Exercise aim — Every line of the material is to be repeated exactly as it stands.
+++ Input material +++
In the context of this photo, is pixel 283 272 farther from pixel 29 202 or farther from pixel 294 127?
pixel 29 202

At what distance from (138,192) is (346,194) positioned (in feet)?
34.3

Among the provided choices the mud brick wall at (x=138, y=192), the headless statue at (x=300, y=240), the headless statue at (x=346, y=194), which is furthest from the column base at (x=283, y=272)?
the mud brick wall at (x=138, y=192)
+++
Result —
In the context of this photo, is pixel 283 272 farther from pixel 29 202 or farther from pixel 294 127?
pixel 29 202

At what distance from (138,192) is (346,194) positioned (in feet)?
34.3

Among the provided choices the mud brick wall at (x=138, y=192), the headless statue at (x=300, y=240), the headless statue at (x=346, y=194), which is furthest from the column base at (x=283, y=272)?
the mud brick wall at (x=138, y=192)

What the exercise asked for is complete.